■ Data ■
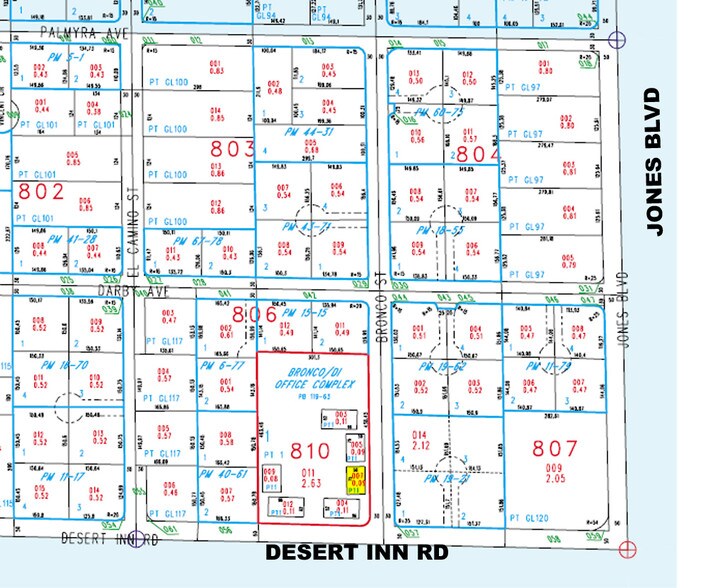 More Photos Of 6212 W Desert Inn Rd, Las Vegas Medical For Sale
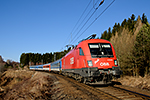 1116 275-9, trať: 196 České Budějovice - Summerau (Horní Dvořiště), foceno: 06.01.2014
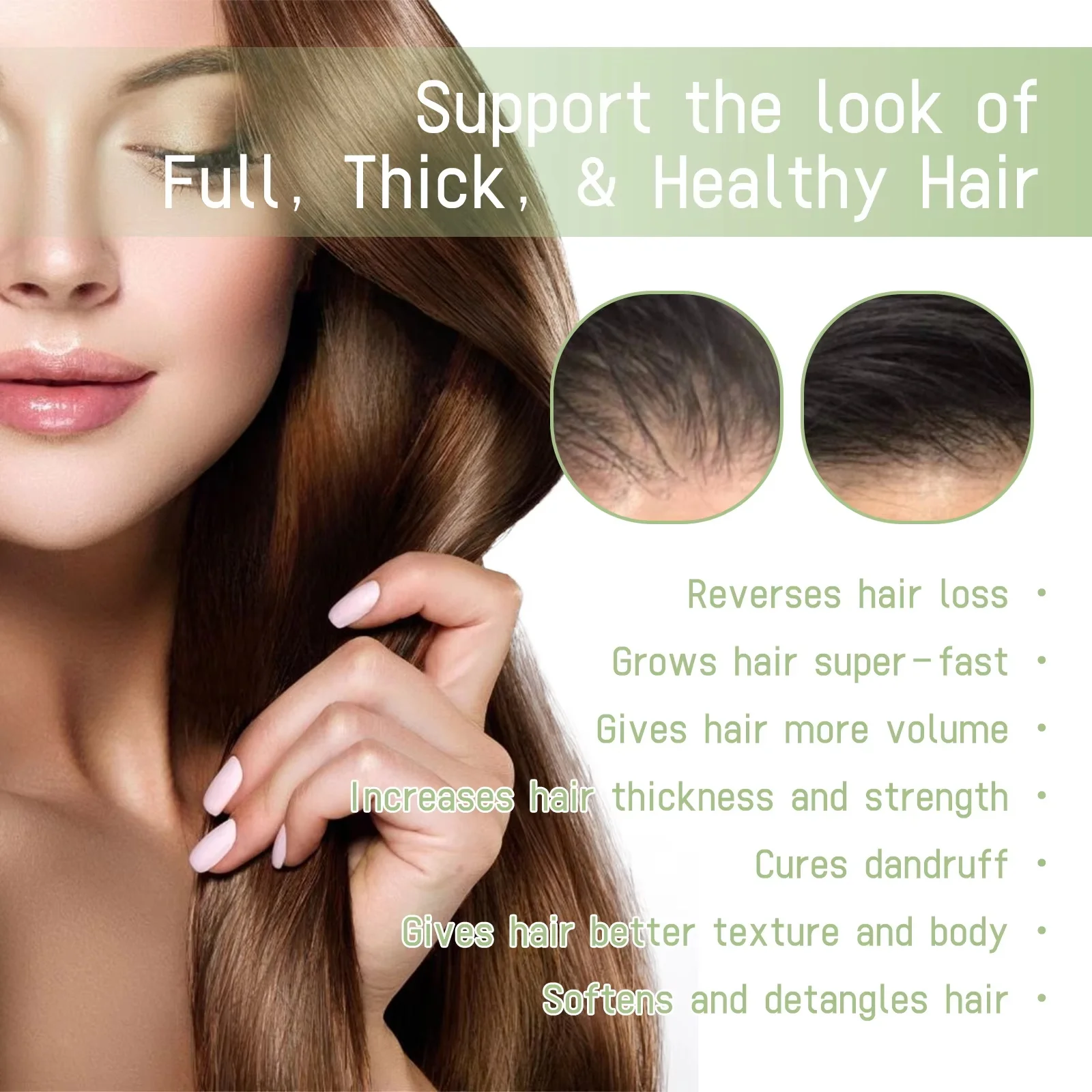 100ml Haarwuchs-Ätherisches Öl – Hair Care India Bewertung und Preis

■ Work instruction ■
The data above needs to be retyped exactly, with the images left out.

■ Task answer ■
 More Photos Of 6212 W Desert Inn Rd, Las Vegas Medical For Sale
 1116 275-9, trať: 196 České Budějovice - Summerau (Horní Dvořiště), foceno: 06.01.2014
 100ml Haarwuchs-Ätherisches Öl – Hair Care India Bewertung und Preis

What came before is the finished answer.